The task:
Your answer must match the entries below word for word.

Extracted data entries
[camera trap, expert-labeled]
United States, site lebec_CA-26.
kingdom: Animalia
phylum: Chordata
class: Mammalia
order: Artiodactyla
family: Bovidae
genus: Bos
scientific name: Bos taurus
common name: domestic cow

Output below:
[camera trap, expert-labeled]
United States, site lebec_CA-26.
kingdom: Animalia
phylum: Chordata
class: Mammalia
order: Artiodactyla
family: Bovidae
genus: Bos
scientific name: Bos taurus
common name: domestic cow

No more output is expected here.